Man in space
Study of a relationship between the musculotendinous and neuromuscular changes defining or limiting the human contractile functions in a long-term space flight.
- Characterize the reflex excitability of muscles in pre-, flight and post-flight conditions using electrical stimulation of the motor nerve and by testing the following: H-, T-reflexes, the muscle stretching reflex.
- Evaluate elastic and mechanical properties of muscles in pre-, flight and post-flight conditions in the active and passive state by changing the position of the ankle joint (the range of motion) and measuring lateral stiffness (LS) of muscles.

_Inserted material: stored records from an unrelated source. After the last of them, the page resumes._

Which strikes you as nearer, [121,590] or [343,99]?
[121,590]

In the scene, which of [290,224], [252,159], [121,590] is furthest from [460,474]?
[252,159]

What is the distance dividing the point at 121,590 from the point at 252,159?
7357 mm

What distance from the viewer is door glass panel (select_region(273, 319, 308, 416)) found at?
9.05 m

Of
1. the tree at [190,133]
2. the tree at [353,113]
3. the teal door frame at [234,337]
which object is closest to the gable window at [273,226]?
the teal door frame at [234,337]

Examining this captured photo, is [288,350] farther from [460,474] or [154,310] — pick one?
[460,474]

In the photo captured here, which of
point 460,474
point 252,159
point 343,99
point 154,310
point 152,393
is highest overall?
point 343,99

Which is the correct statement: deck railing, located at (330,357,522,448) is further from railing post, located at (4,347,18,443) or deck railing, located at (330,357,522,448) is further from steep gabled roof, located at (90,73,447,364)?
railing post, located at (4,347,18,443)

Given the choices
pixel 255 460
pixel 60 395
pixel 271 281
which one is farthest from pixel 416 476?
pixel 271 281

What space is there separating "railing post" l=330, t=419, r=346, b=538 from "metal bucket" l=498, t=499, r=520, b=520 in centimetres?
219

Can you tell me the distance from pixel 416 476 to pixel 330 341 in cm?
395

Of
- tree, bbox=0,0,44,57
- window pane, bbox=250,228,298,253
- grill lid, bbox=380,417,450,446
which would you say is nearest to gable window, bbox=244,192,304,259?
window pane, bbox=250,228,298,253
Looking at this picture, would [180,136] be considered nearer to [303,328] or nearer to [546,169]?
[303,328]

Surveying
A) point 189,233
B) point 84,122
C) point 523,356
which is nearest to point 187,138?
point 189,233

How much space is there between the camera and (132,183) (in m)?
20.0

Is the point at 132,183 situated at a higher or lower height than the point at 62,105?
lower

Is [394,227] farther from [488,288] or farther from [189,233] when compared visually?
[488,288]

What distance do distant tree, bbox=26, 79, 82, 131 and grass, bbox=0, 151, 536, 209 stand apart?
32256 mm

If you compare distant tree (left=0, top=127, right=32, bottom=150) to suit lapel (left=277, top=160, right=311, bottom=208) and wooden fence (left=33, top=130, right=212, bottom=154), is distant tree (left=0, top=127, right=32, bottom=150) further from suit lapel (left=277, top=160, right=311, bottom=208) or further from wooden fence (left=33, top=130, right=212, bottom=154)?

- Characterize activation of muscles and muscular endurance strength in case of voluntary and involuntary contractions (electrically induced) with record of the surface electromyogram (EMG) during the maximum and submaximum isometric and isokinetic contractions at a constant speed of movement and with record of M-responses.
- Evaluate the features of changes in the muscle architecture (length and the inclination angle of the muscle bundles) in pre-, flight and post-flight conditions in the active and passive states.
- Characterize changes of mechanical properties of soleus muscle (SM) tendon (the muscle stiffness and stretching determined by ultrasound visualization during isometric contractions with increasing force) before and after SF.
- Assess the intrinsic properties of contractile and molecular pathways involved in the tissue adaptation before and after SF.
- Asses the dynamic motor performance when carrying out a series of the motor tasks with external and without external loads.
- Assess changes of functional properties of neuromuscular activity (NMA) before and after SF.
- Evaluate changes of the accurate parameters of human voluntary movements before and after SF.
- Analyze relative importance of the central and peripheral factors determining functional properties of human NMA and change of their specific contribution to the result of a long-term space flight.
- Assess the degree of change of the following ratio: the joint angle – the muscle fibre pennation angle in the active state under the effect of microgravity factors.
- Assess the degree of change of the time and amplitude characteristics of lateral stiffness of human skeletal muscles after a long-term SF.
Used science hardware:
When conducting this experiment the following ESA and NASA science hardware is used:
- • MARES hardware is intended for fixation of a subject and record of the muscular and reflex contractions;
- • T61P EPM laptop with such an external disk as MARES-EPM Hard Disk provides control of product operation and conduct of examinations.
- • electrostimulator PEMS-2 (Percutaneous Electrical Muscle Stimulator) is intended for electrical stimulation of motor nerves innervating human skeletal muscles;
- • ultrasound system (NASA HRF Ultrasound device) is designed for ultrasound investigations of changes of human muscle architecture;
- • electromyograph (ESA EMG device) is intended for recording bioelectrical activity of muscles;
- • kit, namely MARES Consumables kit contains consumables to conduct examinations of one cosmonaut in compliance with the SE program;
- • kit such as MARE Ultrasound kit contains consumables for making ultrasound investigations in the scope of the experiment.
A comprehensive study of the muscle changes is necessary to organize long-term space Expeditions.
The results of the experiment are information recorded using the MARES hardware, electrostimulator, electromyograph and ultrasound system, as well as the accompanying photos and video.